Building a website can be a fun and exciting experience. Between getting to pick out new colors, to trying out all of the new tools available, the website creation experience is a close bond between the designer and the final product that gives us the ability to showcase information online. For users, it’s easy – Simply type in a URL into the browser, and off you go!
But what about the other side of things? How do you build a website? Where is that data stored? Is my information really up in the cloud? Well before we get too overwhelmed with the details, let’s start from the beginning.
In order for information to appear on the internet, there first must be a computer to house this information. In most cases, this computer is referred to as a server. Server Computers can come in many different forms, from the desktop sitting at your workstation, to rack-mountable equipment you would typically find in a datacenter. Whether you own the hardware or you rent it is not important, but what’s important is that this server will be what houses the files that will make up our website. This server will require a direct connection to the internet, and the appropriate port forwarding to make it communicate with the outside world.
The next step is to configure the server with the proper software. The most important part of a server computer is the software that displays the website to the user. This software is called web server software and can be configured to serve simple pages with basic text to complicated web applications like Twitter or Facebook. Some users may opt for a Windows Server running IIS, but most server computers will run a version of Linux like CentOS that powers either Apache or nginx. Most often times this is paired with an installation of PHP on the same system.

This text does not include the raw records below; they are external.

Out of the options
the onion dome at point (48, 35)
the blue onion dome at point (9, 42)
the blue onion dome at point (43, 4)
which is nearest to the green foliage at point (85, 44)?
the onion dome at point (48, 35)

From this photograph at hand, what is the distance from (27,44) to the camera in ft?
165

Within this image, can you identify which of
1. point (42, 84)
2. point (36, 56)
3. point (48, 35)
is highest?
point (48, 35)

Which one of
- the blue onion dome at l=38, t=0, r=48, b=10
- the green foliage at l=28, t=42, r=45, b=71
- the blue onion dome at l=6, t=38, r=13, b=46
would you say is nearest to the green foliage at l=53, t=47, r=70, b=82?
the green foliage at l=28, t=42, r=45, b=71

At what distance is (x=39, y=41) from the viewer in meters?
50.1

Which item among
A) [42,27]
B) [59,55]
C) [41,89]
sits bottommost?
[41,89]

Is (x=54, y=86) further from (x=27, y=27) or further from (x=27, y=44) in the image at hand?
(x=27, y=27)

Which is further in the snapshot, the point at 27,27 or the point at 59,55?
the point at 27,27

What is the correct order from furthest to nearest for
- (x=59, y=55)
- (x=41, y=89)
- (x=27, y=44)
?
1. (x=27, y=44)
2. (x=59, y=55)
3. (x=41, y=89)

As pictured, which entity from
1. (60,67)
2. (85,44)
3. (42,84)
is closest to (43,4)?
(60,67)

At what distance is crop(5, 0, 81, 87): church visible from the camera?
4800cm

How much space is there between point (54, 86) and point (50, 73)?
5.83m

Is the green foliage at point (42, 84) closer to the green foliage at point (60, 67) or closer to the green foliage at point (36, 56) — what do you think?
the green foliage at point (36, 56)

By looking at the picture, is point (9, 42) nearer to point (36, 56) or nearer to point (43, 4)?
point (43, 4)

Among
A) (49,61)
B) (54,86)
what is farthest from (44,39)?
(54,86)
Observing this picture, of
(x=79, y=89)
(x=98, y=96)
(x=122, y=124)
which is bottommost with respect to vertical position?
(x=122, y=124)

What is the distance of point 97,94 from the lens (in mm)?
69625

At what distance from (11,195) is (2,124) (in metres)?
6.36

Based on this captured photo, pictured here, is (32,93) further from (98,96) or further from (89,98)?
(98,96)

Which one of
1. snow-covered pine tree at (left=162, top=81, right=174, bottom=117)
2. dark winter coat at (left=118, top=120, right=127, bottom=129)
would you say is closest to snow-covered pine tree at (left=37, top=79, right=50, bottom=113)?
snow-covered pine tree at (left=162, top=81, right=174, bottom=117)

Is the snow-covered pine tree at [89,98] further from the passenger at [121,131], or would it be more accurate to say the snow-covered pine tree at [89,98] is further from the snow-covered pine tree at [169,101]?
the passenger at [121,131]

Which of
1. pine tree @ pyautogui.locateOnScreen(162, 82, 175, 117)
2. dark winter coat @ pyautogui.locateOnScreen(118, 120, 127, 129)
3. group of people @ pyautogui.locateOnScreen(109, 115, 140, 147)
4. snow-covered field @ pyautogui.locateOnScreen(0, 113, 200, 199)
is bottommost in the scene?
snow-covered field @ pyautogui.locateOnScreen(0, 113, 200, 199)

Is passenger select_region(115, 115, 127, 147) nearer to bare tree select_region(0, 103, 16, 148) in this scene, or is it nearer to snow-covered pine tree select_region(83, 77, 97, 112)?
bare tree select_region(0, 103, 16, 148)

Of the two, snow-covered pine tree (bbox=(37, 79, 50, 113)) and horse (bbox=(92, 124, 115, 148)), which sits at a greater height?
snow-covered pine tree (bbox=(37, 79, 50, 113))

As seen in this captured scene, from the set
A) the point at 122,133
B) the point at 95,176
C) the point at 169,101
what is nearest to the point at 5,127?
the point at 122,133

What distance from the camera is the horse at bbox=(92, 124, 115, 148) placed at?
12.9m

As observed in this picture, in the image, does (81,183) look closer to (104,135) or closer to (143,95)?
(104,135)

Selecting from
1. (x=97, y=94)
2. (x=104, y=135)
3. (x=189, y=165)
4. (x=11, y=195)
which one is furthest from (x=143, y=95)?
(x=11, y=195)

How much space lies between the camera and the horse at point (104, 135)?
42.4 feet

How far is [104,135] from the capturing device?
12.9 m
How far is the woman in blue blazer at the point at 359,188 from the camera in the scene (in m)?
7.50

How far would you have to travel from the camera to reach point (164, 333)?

After configuring the server and uploading the information, you have to configure your DNS information for your domain to point to your server so that people who want to go to your domain can see the site. This usually involves ensuring that the nameservers at your Domain’s Registrar are updated, and you have an A Record pointing to your web server, along with any MX Records that may be necessary for Email, and SRV, DMARC, and DKIM Records to ensure your emails won’t bounce.
How It All Comes Together
When you combine the computer, the proper configuration, the data, and the network information to make this all happen, you can provide a website to people who have access to the same internet you are hosting your website on. This process is called Web Hosting. Professional web hosts like us have larger infrastructures that allow us to deploy applications quickly, roll back changes, scan for malware, and do much more than just a simple HTML page, but some companies do choose to host their website in-house if they are building a custom application.
- Server Computer – A special computer designed to operate typically 24/7 and provide data of some sort to one or more users.
- Web Server Software – A special piece of software on a computer that serves and receives HTTP requests so users can view data in a web page.
- DNS – A name system that allows computers to talk to each other and identify their networks using domain names such as ‘example.com’.
- Nameserver – A server that contains DNS software that is used to primarily provide routing instructions to users on the internet about where traffic should go.
- (Domain) Registrar – The governing company that issues and handles domain information and information about your domain on the WHOIS registry.
- A/MX/SRV/DMARC/DKIM Records – DNS Records used to indicate that certain types of traffic should go to certain places.